Executives from Danone, Capital One, Warner Bros. Discovery, Ford Credit, and Gilead Sciences shared their approaches. Danone trained 90,000 employees in prompt engineering and safe agent interaction. Capital One and Ford Credit are running agents in controlled sandboxes before production.

Futurum's analysts note that sandboxes and early wins get you started but don't get you to production. Technical experimentation is now easier than proving sustained value. The organizations that pull ahead will make governance continuous, not a one-time approval gate.

The supply chain attack that illustrates the gap

On June 1, The Hacker News reported that OpenAI Codex authentication tokens were stolen through a malicious npm package called codexui-android. It posed as a remote web UI for Codex. It exfiltrated developer credentials.

This is the kind of attack a runtime policy layer would catch. If the tool-call boundary were gated by an external policy engine — one checking identity, context, scope, and authorization chain — a package trying to phone home with tokens would hit a deny rule before data left the machine.

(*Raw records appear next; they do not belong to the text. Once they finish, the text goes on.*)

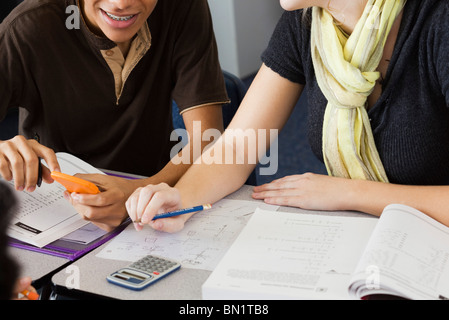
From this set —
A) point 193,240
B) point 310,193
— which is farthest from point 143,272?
point 310,193

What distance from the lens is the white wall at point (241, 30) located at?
156 inches

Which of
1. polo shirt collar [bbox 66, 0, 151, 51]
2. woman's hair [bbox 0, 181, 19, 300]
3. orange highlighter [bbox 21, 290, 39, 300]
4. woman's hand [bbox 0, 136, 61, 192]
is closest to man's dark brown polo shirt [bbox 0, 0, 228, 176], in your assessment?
polo shirt collar [bbox 66, 0, 151, 51]

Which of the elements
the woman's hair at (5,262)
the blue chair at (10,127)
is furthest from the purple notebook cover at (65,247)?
the blue chair at (10,127)

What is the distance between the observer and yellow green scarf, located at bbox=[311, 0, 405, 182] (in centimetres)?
120

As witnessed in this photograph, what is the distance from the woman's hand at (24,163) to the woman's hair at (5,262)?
0.57m

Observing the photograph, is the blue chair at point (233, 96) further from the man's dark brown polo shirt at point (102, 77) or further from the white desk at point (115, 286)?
the white desk at point (115, 286)

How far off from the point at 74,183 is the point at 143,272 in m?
0.25

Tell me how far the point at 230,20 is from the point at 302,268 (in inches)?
128

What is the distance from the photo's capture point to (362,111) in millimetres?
1244

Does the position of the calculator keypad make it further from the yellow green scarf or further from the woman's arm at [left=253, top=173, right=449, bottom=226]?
the yellow green scarf

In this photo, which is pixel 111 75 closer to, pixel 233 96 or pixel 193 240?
pixel 233 96

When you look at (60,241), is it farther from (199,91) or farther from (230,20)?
(230,20)

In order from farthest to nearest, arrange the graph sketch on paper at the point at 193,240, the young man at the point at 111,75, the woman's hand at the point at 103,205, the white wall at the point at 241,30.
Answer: the white wall at the point at 241,30, the young man at the point at 111,75, the woman's hand at the point at 103,205, the graph sketch on paper at the point at 193,240
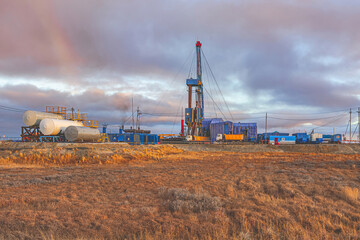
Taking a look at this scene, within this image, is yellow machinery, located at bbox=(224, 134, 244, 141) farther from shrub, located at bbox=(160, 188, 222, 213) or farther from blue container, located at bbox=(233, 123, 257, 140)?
shrub, located at bbox=(160, 188, 222, 213)

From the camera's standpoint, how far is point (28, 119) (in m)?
36.7

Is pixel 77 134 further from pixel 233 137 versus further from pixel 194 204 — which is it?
pixel 233 137

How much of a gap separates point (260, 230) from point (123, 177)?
9435 mm

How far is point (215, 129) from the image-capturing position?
6050 cm

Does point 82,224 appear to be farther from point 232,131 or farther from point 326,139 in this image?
point 326,139

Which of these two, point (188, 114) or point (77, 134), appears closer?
point (77, 134)

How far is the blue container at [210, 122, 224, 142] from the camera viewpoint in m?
59.5

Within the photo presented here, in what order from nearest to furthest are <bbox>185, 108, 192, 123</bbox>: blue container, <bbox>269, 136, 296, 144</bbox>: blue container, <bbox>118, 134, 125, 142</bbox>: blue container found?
<bbox>118, 134, 125, 142</bbox>: blue container
<bbox>269, 136, 296, 144</bbox>: blue container
<bbox>185, 108, 192, 123</bbox>: blue container

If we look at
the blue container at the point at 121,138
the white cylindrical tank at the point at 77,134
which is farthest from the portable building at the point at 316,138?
the white cylindrical tank at the point at 77,134

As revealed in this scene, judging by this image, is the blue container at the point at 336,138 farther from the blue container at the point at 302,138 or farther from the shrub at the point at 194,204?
the shrub at the point at 194,204

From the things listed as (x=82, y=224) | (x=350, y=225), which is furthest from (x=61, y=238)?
(x=350, y=225)

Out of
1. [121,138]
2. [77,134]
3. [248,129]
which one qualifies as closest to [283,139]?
[248,129]

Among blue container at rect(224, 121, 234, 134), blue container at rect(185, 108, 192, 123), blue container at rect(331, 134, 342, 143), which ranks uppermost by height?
blue container at rect(185, 108, 192, 123)

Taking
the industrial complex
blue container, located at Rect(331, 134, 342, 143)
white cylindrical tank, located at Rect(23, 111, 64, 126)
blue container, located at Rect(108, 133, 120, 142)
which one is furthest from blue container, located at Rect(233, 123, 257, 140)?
white cylindrical tank, located at Rect(23, 111, 64, 126)
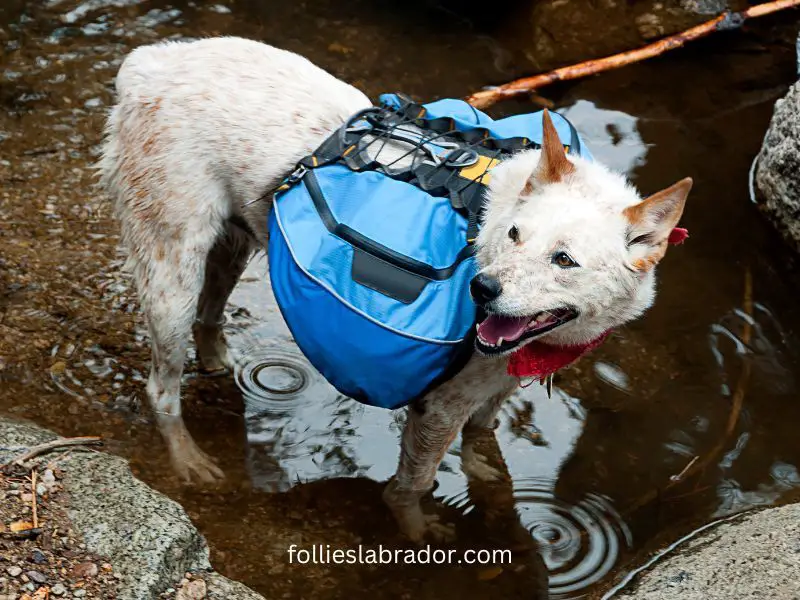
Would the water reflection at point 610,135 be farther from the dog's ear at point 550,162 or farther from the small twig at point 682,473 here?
the dog's ear at point 550,162

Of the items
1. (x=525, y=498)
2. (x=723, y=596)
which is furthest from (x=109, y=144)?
(x=723, y=596)

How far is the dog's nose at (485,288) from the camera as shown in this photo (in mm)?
3293

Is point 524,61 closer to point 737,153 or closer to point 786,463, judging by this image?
point 737,153

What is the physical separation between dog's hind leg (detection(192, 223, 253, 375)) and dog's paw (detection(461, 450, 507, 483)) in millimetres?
1597

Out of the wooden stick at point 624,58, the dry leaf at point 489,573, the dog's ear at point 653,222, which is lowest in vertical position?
the dry leaf at point 489,573

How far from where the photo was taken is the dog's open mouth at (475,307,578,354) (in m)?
3.43

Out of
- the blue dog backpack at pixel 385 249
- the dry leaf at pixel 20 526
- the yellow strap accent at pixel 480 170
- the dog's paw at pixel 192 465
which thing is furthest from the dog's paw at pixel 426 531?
the dry leaf at pixel 20 526

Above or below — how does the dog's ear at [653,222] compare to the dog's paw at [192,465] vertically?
above

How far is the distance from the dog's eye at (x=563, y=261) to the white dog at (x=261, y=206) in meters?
0.10

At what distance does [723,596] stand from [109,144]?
11.8 ft

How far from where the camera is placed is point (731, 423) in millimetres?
5434

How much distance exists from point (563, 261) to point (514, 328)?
13.2 inches

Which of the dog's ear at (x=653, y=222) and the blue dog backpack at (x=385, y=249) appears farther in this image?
the blue dog backpack at (x=385, y=249)

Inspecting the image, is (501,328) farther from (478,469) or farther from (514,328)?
(478,469)
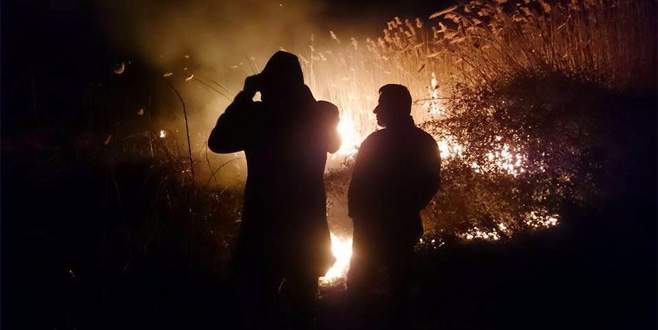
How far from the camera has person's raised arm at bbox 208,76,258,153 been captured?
8.05ft

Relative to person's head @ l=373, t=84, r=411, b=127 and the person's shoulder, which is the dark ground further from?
person's head @ l=373, t=84, r=411, b=127

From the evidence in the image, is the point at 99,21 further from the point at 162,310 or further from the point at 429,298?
the point at 429,298

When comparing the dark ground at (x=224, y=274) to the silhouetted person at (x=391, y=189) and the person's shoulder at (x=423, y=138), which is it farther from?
the person's shoulder at (x=423, y=138)

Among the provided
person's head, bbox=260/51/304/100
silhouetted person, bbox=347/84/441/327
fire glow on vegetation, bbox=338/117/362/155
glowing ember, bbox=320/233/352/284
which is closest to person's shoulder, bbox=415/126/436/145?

Microsoft's Pete Bryan made a connected point at BlueHat on May 27, presenting a year of red teaming agentic AI systems. His finding: attacks have moved from compromising models directly to exploiting the systems around them. Goal hijacking. Session context contamination. Memory manipulation. Capability leakage. Supply chain risks. Small weaknesses across an agent's architecture chain into real damage. And traditional defenses fall short when they rely on probabilistic model behavior instead of deterministic enforcement.

What to actually do

Olivier's practical list:

Inventory your agents. Most companies don't know how many they already run. Security says "we don't use agents" while three product teams spin them up independently. Shadow AI moves faster than shadow IT ever did.

Sponsor every agent. Each agent needs a named human owner. If that person leaves, the agent stops. Governance and technical implementation, rolled into one.

Move policy out of the agent. Use a runtime policy engine that evaluates agent-to-tool calls externally. Prompt-level guardrails and system prompt instructions live inside the same probabilistic system you're constraining. Controls written by the thing you're controlling aren't controls.

Wire the audit chain. Every agent action should carry the human sponsor, the original purpose, and the policy decision that authorized it, all the way to the leaf tool call.

Test fail-closed behavior. If the policy engine is unreachable, does the agent proceed? If yes, the runtime fails open. That's the worst kind of defect in this layer.

Why this week matters

The EU AI Act's high-risk obligations under Annex III were originally set for August 2026. The Commission's Digital Omnibus proposal pushed for deferral to December 2027, and Council and Parliament reached provisional agreement on that in early May. The date may slip. The architecture obligation won't.

Three independent threads — KuppingerCole's IAM framework, Cerbos's runtime policy architecture, and the CoSAI agentic IAM reference — converge on the same shape. Identity scoped per agent. Audit chains that survive delegation. A runtime policy plane that gates tool calls from outside the agent.

The category has been named. The implementations need to catch up.

For anyone running AI agents in production or planning to, the question isn't whether to add runtime governance. It's whether to build it before or after the first incident. The Cloud Security Alliance found two-thirds of organizations have already suffered a security incident tied to AI agent deployment. The "before" window is getting narrow.